'Blue Moon' falling on Nov. 21 according to Norwood astronomer
By BRUCE MCLURE
The Full Moon falling on Nov. 21 is a Blue Moon by at least by one definition of the term. It doesn't match a 20th century definition of the Blue Moon: the second of two Full Moons to occur in the same calendar month.In an ironic twist, the newer definition of Blue Moon is thought to have originated from the less well known and somewhat antiquated definition: the third of four Full Moons to fall in one season. A season refers to the time period between a solstice and an equinox, or vice versa. Most of the time, there are only three Full Moons in a season.

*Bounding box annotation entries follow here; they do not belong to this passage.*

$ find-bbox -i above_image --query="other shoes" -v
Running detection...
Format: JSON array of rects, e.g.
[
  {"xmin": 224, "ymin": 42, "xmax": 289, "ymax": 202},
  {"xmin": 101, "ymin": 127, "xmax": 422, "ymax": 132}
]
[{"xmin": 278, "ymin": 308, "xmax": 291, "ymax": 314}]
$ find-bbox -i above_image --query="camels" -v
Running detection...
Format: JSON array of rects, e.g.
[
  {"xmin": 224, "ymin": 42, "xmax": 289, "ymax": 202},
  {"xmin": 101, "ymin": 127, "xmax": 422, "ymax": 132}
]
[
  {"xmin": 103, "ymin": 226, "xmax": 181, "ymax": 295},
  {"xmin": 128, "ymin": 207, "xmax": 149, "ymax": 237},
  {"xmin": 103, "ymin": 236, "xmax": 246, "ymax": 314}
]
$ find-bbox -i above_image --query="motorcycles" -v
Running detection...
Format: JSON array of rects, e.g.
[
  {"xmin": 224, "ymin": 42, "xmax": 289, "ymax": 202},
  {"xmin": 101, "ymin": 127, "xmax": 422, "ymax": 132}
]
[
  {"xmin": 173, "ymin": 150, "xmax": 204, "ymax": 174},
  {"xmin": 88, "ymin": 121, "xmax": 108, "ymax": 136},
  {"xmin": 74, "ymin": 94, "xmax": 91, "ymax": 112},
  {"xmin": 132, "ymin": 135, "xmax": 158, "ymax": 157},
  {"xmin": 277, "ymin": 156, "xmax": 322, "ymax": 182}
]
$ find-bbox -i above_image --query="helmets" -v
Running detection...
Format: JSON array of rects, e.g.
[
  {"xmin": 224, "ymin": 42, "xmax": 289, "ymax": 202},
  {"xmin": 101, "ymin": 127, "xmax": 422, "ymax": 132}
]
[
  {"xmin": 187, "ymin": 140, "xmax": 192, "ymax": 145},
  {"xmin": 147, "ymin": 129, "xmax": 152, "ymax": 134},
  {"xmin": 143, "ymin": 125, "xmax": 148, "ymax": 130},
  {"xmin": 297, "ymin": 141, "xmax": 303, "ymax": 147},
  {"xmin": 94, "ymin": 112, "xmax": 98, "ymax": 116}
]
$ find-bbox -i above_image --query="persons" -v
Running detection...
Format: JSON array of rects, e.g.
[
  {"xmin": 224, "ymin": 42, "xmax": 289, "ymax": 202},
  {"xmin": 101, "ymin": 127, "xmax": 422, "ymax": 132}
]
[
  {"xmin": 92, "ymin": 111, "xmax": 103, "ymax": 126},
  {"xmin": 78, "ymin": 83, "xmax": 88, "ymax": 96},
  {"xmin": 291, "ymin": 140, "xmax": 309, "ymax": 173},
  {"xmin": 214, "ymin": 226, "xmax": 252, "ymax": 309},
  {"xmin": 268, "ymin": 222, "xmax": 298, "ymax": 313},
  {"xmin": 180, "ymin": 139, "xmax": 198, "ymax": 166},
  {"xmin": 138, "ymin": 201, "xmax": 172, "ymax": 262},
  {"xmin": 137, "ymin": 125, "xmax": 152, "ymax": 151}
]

Apparently, the latest definition first took root with the publication of James Hugh Pruett's "Once In a Blue Moon" article in the March 1946 issue of Sky & Telescope magazine. Pruett's unwittingly creative misinterpretation of the "original" definition of Blue Moon, as used by the Maine Farmer's Almanac, led him to believe that it referred to an extra Full Moon in a calendar month, rather than an extra Full Moon in a season.
The November 2010 Blue Moon counts as a "seasonal" Blue Moon because it's the third of four Full Moons to fall in between the September 2010 equinox and the December 2010 solstice. Some people ask why the fourth Full Moon of the season isn't called the Blue Moon. It's because almanac makers gave each Full Moon a certain name, depending on its place relative to the solstices and equinoxes. The extra Full Moon threw a monkey wrench into Full Moon nomenclature, but it was easier to save appearances by calling the third of the season's four Full Moons a Blue Moon.
The November 2010 Blue Moon doesn't represent the recent definition of the term, but both of those Blue Moon definitions refer to that odd extra Full Moon, whether it be found in a season or the calendar month.
Watch as the November 21 Blue Moon - the third of the season's four Full Moons - shines boldly from dusk till dawn!
Bruce McClure of Norwood is a freelance astronomer and a frequent contributor to "StarDate" and "Earth and Sky" radio programs. His web site is idialstars.com.